КОРОТКОЕ ЗАДАНИЕ 1
Перепишите без изменений фрагмент листинга, который открывается строкой, содержащей «Comparing (x=356, y=223)», и продолжается до конца листинга включительно.

ПРЕДОСТАВЛЕННЫЙ ОТРЫВОК
========================================

Впрочем, разум духовный и прозревший может проникнуть до «сокровенной мысли», вложенной в каждую вещь, как «животворная ее сущность». Это ведение доступно только человеку облагодатствованному: ибо та область «есть собственно область Божественного ума, где лежат умственные сокровища Бога-Царя». Да не надеется кто туда вторгнуться насилием и самовольно…
Феофан не строил системы, ни догматической, ни нравоучительной. Он хотел только очертить образ христианской жизни, показать направление духовного пути. И в этом его несравненное историческое значение. Он продолжил и докончил подвиг старца Паисия. Он осуществил русское Добротолюбие и сумел свое живое мировоззрение построить вполне в отеческом стиле и духе. Тем резче обозначался с тех пор этот трагический раскол в русском церковном обществе: раскол и расхождение «аскетического» и «облегченного» православия, духовной аскетики и морализма…
В этой связи нужно назвать здесь имя о. Иоанна Сергиева (Кронштадтского) (1829–1908). Его значение для русского богословия еще до сих пор вполне не опознано. Сложилась даже привычка видеть в о. Иоанне Кронштадтском только практического пастыря, благотворителя и молитвенника. И редко кто читает его замечательный дневник: «Моя жизнь во Христе», как богословскую книгу. Конечно, в ней нет богословской системы, но есть богословский опыт и о нем свидетельство. Это дневник созерцателя, а не моралиста. И молитва не лирика, не только устремление души, но именно ее встреча с Богом, веяние Духа, духовная реальность (срв. суждение о. Иоанна о молитве Иисусовой и имени Божием). С дерзновением и властью о. Иоанн свидетельствует о тайне Церкви, как единого тела, и том, как она жива и действительна во Святейшей Евхаристии.
«Мы одно тело Любви… Тверди все – одно. Мы, говори: одно…»
О. Иоанна можно сопоставлять с вождями современного т. наз. «литургического движения» на Западе. Евхаристия утверждается вновь, как средоточие христианского бытия. Оживает и восстанавливается таинственное или сакраментальное восприятие Церкви, так ослабевшее за последние столетия, и всего больше от моралистических соблазнов. И в этом закладывается вновь основание для богословия теоцентрического, в преодоление искушений богословского гуманизма. «Все Божие, ничего нашего…»

========================================

Фрагменты набора данных о пространственных рассуждениях

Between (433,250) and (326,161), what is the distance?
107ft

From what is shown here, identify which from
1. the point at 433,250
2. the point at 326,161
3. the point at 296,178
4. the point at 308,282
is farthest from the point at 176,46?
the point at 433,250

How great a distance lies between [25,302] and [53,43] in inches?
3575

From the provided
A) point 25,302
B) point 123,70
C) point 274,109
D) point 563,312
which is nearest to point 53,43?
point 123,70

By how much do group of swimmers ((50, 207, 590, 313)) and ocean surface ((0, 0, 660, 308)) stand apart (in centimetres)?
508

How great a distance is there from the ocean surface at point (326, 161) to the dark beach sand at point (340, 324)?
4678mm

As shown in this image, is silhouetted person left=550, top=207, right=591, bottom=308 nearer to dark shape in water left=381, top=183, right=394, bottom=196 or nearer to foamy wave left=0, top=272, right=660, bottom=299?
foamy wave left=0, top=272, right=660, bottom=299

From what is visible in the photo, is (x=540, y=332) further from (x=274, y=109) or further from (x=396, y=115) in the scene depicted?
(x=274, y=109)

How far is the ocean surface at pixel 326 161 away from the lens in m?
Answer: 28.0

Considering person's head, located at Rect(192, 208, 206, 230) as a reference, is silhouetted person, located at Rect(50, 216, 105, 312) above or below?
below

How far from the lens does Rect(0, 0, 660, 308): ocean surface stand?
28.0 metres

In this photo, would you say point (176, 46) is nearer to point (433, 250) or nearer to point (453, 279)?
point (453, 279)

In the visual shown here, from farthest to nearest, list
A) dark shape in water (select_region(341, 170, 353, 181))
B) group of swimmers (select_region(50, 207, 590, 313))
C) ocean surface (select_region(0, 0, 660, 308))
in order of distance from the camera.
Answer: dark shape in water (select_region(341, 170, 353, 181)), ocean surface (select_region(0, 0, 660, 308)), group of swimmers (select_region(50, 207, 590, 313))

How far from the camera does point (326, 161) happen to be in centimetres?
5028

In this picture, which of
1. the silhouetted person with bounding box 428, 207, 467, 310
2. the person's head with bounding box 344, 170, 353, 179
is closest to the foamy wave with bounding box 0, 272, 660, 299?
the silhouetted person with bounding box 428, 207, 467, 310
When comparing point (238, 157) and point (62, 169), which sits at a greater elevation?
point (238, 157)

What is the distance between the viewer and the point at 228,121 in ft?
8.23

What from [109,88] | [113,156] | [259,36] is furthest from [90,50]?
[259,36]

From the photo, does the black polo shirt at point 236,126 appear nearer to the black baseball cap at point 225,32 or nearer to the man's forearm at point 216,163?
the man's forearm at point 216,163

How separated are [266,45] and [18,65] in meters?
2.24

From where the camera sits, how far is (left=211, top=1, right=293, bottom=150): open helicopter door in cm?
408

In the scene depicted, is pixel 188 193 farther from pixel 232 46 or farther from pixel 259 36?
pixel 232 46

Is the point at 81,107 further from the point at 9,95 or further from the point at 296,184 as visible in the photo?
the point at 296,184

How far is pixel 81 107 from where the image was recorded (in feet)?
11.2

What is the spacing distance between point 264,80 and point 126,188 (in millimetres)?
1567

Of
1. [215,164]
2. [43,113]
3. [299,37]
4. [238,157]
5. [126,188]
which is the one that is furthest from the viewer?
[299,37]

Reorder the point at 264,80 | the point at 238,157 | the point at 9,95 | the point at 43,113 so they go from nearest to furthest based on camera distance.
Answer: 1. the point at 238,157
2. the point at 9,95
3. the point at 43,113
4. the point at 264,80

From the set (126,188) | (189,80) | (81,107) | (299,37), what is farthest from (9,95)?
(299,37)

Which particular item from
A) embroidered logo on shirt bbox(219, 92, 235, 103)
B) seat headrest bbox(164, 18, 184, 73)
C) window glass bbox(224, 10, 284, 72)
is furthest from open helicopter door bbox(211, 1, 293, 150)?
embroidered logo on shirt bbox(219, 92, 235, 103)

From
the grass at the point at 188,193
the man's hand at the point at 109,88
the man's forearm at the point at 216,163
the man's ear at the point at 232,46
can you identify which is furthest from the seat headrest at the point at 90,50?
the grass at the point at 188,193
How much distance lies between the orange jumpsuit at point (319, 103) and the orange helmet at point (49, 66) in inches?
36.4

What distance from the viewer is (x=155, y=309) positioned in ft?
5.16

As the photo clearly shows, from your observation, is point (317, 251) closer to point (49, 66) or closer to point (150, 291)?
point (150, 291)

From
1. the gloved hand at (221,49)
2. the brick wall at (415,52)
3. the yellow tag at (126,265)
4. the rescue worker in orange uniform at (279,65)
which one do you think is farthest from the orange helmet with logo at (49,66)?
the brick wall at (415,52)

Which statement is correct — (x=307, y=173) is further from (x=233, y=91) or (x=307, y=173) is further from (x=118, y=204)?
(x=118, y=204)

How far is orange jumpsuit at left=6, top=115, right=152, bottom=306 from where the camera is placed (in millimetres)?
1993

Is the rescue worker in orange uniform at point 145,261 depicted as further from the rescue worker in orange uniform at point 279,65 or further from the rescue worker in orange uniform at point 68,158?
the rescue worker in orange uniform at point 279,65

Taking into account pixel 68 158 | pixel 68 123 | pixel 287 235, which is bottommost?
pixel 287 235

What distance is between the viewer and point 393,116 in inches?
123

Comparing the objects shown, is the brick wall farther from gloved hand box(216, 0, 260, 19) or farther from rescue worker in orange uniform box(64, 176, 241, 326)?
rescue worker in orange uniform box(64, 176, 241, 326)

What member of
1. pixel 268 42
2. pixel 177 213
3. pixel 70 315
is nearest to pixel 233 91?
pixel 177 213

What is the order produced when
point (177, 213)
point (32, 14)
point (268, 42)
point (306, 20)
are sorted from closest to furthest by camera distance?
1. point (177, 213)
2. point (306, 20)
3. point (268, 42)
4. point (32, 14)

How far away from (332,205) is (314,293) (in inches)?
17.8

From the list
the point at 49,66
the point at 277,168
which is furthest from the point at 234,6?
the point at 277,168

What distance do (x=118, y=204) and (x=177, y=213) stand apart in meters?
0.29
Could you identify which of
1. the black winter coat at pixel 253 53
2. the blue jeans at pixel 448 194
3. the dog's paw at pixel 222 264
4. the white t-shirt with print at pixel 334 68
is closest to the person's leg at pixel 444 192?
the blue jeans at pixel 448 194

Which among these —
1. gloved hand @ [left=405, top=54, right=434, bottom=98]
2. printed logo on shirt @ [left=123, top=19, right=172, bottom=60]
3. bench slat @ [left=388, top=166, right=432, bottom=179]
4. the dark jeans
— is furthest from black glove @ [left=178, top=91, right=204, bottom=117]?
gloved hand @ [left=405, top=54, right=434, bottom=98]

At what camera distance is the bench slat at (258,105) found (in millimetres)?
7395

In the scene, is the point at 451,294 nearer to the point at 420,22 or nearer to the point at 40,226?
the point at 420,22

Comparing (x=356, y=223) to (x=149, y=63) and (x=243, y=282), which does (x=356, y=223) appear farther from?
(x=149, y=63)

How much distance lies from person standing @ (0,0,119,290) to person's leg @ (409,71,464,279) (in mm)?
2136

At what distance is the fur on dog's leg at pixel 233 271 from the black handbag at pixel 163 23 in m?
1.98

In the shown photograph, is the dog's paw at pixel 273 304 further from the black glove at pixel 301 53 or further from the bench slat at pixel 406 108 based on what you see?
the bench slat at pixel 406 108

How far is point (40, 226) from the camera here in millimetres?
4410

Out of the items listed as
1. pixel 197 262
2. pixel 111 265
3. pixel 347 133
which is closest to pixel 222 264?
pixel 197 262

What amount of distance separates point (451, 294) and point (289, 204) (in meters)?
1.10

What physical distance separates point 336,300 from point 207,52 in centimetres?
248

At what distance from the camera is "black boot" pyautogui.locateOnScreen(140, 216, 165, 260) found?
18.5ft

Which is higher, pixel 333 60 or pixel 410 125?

========================================

КОРОТКОЕ ЗАДАНИЕ 2
Перескажите предоставленный отрывок о русском богословии в трех предложениях.

ПОЛНОЕ РЕШЕНИЕ 1
Comparing (x=356, y=223) to (x=149, y=63) and (x=243, y=282), which does (x=356, y=223) appear farther from?
(x=149, y=63)

How much distance lies from person standing @ (0,0,119,290) to person's leg @ (409,71,464,279) (in mm)?
2136

At what distance is the fur on dog's leg at pixel 233 271 from the black handbag at pixel 163 23 in m?
1.98

In the shown photograph, is the dog's paw at pixel 273 304 further from the black glove at pixel 301 53 or further from the bench slat at pixel 406 108 based on what you see?
the bench slat at pixel 406 108

How far is point (40, 226) from the camera here in millimetres?
4410

Out of the items listed as
1. pixel 197 262
2. pixel 111 265
3. pixel 347 133
which is closest to pixel 222 264?
pixel 197 262

What amount of distance separates point (451, 294) and point (289, 204) (in meters)?
1.10

What physical distance separates point 336,300 from point 207,52 in centimetres?
248

At what distance from the camera is "black boot" pyautogui.locateOnScreen(140, 216, 165, 260) found?
18.5ft

Which is higher, pixel 333 60 or pixel 410 125?

ПОЛНОЕ РЕШЕНИЕ 2
Проникнуть до «сокровенной мысли», вложенной в каждую вещь, может лишь духовный и прозревший разум облагодатствованного человека. Феофан не строил системы, а очерчивал образ христианской жизни и осуществил русское Добротолюбие, после чего резче обозначился раскол «аскетического» и «облегченного» православия. Дневник о. Иоанна Кронштадтского «Моя жизнь во Христе» свидетельствует о богословском опыте созерцателя, о тайне Церкви как единого тела и о Евхаристии как средоточии христианского бытия, что позволяет сопоставлять его с вождями западного «литургического движения».